Provided data: Begin

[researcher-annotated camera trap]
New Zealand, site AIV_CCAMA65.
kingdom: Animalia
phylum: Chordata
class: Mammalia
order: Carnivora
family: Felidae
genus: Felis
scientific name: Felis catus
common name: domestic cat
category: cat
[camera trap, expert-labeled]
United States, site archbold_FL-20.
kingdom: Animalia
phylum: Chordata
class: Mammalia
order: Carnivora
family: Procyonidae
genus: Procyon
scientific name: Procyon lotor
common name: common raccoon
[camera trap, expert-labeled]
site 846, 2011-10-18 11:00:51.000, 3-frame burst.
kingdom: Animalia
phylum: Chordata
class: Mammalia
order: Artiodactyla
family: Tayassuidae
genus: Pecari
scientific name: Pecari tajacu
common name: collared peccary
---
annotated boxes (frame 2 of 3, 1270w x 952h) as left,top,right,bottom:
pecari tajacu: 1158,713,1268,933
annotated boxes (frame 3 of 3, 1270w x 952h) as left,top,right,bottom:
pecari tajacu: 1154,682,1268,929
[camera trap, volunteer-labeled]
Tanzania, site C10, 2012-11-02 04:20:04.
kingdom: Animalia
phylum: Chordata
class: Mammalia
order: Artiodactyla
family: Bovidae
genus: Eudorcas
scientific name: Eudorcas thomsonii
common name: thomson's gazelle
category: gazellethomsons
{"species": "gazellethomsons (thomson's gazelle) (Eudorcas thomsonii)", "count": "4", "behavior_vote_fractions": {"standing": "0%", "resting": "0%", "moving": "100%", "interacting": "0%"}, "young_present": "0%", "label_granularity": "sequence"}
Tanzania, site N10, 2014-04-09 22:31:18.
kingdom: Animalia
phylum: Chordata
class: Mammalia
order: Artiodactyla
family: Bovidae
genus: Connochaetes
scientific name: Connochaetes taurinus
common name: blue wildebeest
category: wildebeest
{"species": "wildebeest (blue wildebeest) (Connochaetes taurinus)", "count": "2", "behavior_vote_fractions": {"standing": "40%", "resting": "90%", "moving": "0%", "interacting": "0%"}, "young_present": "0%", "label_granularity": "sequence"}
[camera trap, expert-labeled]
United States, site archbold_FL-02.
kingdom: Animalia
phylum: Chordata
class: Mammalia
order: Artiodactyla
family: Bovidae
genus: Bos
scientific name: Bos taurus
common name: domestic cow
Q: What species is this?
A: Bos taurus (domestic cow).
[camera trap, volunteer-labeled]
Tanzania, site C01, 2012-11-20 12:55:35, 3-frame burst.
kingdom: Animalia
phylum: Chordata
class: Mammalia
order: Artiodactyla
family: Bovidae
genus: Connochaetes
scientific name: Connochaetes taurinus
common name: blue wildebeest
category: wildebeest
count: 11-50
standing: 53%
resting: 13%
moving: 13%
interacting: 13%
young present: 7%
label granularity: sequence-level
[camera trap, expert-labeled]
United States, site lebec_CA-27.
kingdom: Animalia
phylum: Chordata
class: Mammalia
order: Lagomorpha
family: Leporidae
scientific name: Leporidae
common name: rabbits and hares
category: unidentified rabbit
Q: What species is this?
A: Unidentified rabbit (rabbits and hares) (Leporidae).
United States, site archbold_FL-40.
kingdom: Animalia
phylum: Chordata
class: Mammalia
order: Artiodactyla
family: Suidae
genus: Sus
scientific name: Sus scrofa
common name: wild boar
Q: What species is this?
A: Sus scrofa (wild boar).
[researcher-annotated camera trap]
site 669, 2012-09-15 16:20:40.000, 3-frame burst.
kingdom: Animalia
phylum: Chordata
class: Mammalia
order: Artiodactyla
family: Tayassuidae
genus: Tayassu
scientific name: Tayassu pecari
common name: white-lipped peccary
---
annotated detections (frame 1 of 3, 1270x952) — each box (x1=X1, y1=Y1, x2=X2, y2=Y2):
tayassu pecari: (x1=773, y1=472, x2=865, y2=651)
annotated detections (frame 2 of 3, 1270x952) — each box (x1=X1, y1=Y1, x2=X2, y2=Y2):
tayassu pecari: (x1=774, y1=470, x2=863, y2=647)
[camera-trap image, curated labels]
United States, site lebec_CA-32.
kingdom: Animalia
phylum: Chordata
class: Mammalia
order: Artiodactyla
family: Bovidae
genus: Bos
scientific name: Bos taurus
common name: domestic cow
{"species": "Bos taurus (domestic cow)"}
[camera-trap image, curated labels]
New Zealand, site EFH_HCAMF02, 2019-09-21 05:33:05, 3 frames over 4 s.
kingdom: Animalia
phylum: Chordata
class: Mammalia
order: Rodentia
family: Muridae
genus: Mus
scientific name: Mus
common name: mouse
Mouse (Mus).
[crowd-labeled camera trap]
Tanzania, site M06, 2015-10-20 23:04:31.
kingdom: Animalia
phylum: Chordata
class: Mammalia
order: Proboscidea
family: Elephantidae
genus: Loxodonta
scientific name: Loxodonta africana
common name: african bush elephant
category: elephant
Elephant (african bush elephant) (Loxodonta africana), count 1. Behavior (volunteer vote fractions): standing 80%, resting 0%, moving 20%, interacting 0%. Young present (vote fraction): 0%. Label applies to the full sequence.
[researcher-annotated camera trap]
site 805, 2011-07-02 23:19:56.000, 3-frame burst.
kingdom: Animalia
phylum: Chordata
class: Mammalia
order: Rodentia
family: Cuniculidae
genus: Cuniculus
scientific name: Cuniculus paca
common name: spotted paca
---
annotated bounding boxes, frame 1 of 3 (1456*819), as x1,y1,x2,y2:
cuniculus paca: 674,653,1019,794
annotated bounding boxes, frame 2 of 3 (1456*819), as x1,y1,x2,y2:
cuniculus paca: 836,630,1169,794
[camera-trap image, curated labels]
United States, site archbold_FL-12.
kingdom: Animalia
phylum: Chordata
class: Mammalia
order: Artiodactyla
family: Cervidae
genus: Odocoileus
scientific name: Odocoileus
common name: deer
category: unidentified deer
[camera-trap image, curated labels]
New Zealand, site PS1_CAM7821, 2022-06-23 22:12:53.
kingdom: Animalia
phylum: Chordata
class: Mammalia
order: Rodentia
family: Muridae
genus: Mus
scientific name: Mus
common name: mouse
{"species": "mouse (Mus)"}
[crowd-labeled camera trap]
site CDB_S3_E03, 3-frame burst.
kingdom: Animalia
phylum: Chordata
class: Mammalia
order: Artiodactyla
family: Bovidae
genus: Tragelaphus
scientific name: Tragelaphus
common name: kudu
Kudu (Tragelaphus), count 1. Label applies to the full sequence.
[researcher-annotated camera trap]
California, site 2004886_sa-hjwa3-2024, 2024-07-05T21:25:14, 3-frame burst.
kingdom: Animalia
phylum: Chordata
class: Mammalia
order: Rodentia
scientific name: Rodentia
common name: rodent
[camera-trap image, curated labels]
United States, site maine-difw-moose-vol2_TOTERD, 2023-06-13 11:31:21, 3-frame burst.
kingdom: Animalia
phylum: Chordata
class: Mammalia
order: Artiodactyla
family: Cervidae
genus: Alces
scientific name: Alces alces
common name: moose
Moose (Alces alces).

Provided data: End

Task statement
Wherever the line holding "common name: african bush elephant" falls in the entries above, copy exactly from it through the line holding "scientific name: Odocoileus", inclusive, and add nothing.

Solution to this task
common name: african bush elephant
category: elephant
Elephant (african bush elephant) (Loxodonta africana), count 1. Behavior (volunteer vote fractions): standing 80%, resting 0%, moving 20%, interacting 0%. Young present (vote fraction): 0%. Label applies to the full sequence.
[researcher-annotated camera trap]
site 805, 2011-07-02 23:19:56.000, 3-frame burst.
kingdom: Animalia
phylum: Chordata
class: Mammalia
order: Rodentia
family: Cuniculidae
genus: Cuniculus
scientific name: Cuniculus paca
common name: spotted paca
---
annotated bounding boxes, frame 1 of 3 (1456*819), as x1,y1,x2,y2:
cuniculus paca: 674,653,1019,794
annotated bounding boxes, frame 2 of 3 (1456*819), as x1,y1,x2,y2:
cuniculus paca: 836,630,1169,794
[camera-trap image, curated labels]
United States, site archbold_FL-12.
kingdom: Animalia
phylum: Chordata
class: Mammalia
order: Artiodactyla
family: Cervidae
genus: Odocoileus
scientific name: Odocoileus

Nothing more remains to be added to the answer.